CrowdHailer / raxx

Interface for HTTP webservers, frameworks and clients
https://hexdocs.pm/raxx
Apache License 2.0
401 stars 29 forks source link

Add middleware proof of concept #136

Closed nietaki closed 5 years ago

nietaki commented 5 years ago

There have been requests for middleware-style functionality already: https://github.com/CrowdHailer/raxx/issues/83, https://github.com/CrowdHailer/raxx/issues/85 plus numerous in the slack channel. There's also a good amount of features that would be best implemented with middleware instead of bundling them into individual controllers (CORS, HEAD -> GET translation, CSRF, logging, ...).

This issue is about designing a proof of concept middleware interface that could be used in a Raxx-based application.

What is a middleware (in my mind)

It's a component that sits between the server and the controller controller, which can modify the request before giving it to the controller and modify the controllers response before it's given to the server.

Oftentimes a middleware (or a pipeline of multiple middlewares) would be attached to a group of routes in a router to modify their behaviour "in batch".

Design criteria

The middleware should:

Non goals:

Remaining questions

nietaki commented 5 years ago

I'll work on an implementation :sunglasses:

nietaki commented 5 years ago

I played around with some prototypes today and, as always, there's a number of different approaches with different trade-offs. I'll try to show them by example and discuss how I see their properties.

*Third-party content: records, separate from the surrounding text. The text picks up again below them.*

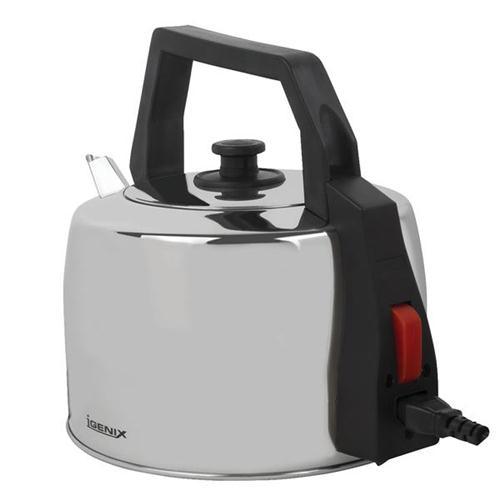 Igenix Catering Kettle Corded 2200W 3.5 Litres Stainless Steel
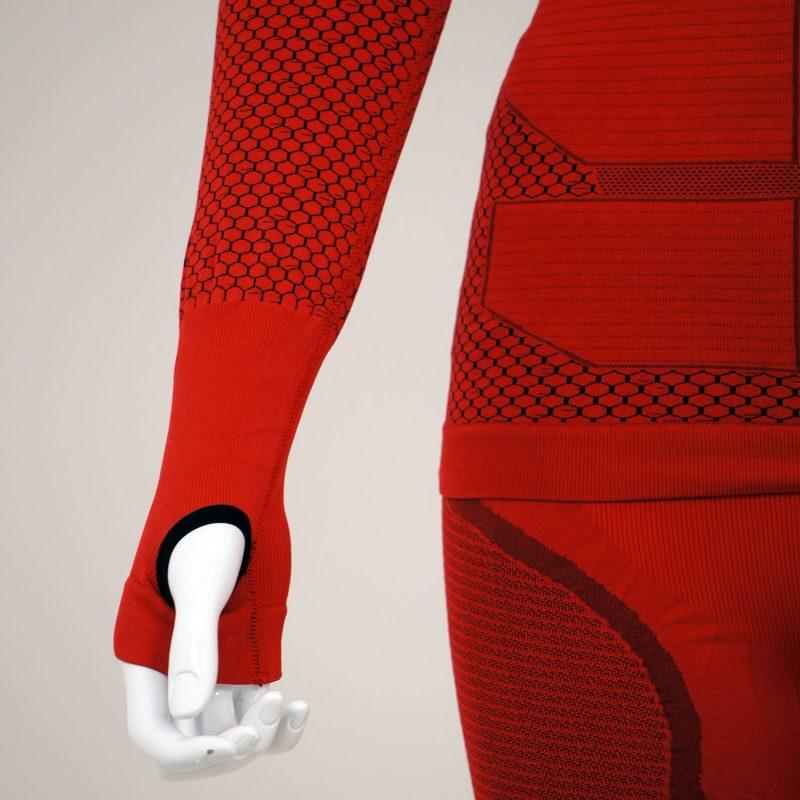Термо комплект дамски KPROTERM червен - снимка 8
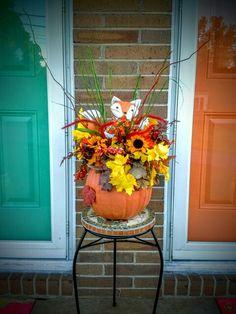 Foxy fall pumpkin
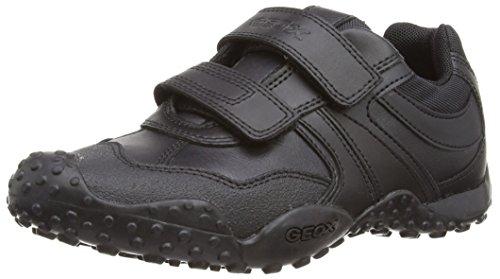 Unusual Geox Boys' JR ELVIS B Low-Top Sneakersz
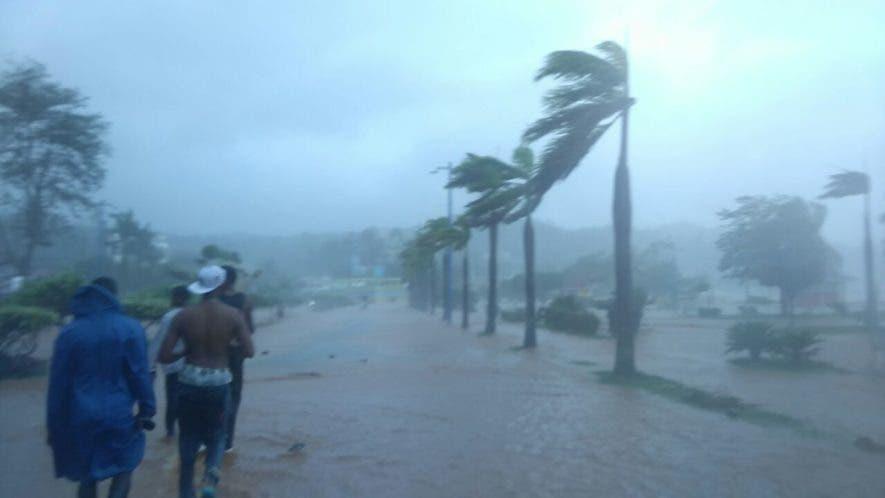 Jóvenes observan los efectos del huracán María, en Samaná. Foto: Elieser Tapia.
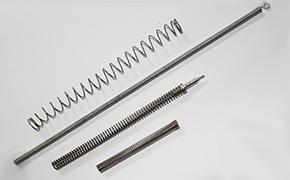 Compression Springs-Image-2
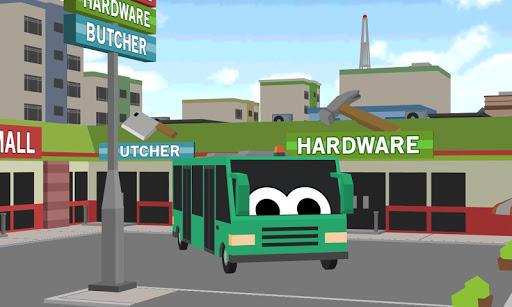 賽車遊戲必備免費app推薦|ブロッキーシティバスシムクラフト線上免付費app下載|3C達人阿輝的APP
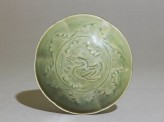 Greenware bowl with ducks amid waves (EAX.1265)
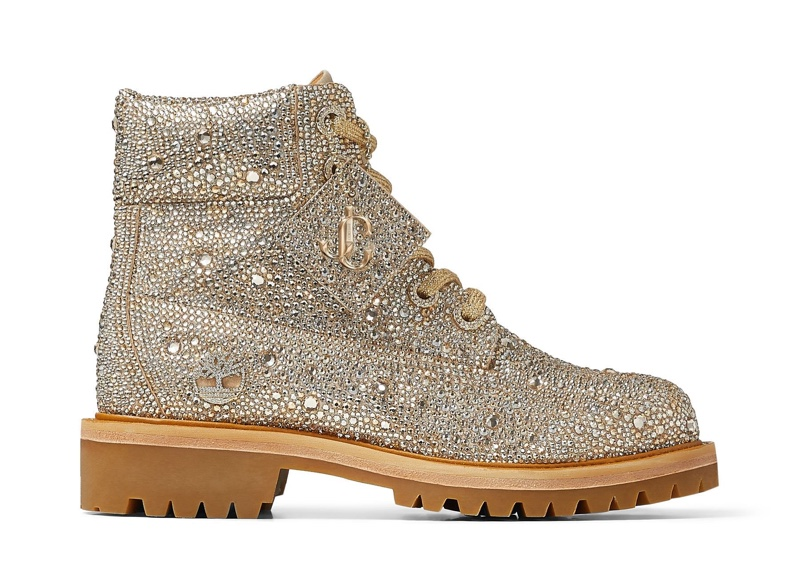 Jimmy Choo x Timberland Golden Mix Shimmer Suede Boots $5,500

All examples show a snippet of the implementation of a custom middleware, which modifies the headers and passes it further down to subsequent middlewares in the "pipeline".

1. "Hidden State"

This is the approach I was originally aiming for, until I realised it's a bit inconvenient to achieve...

defmodule MyMiddleware1 do
  alias Raxx.Middleware

  defstruct []

  @behaviour Middleware

  @impl Middleware
  def handle_head(request, _state, head_continuation) do
    my_state = %__MODULE__{}
    request = Raxx.set_header(request, "content-type", "application/json")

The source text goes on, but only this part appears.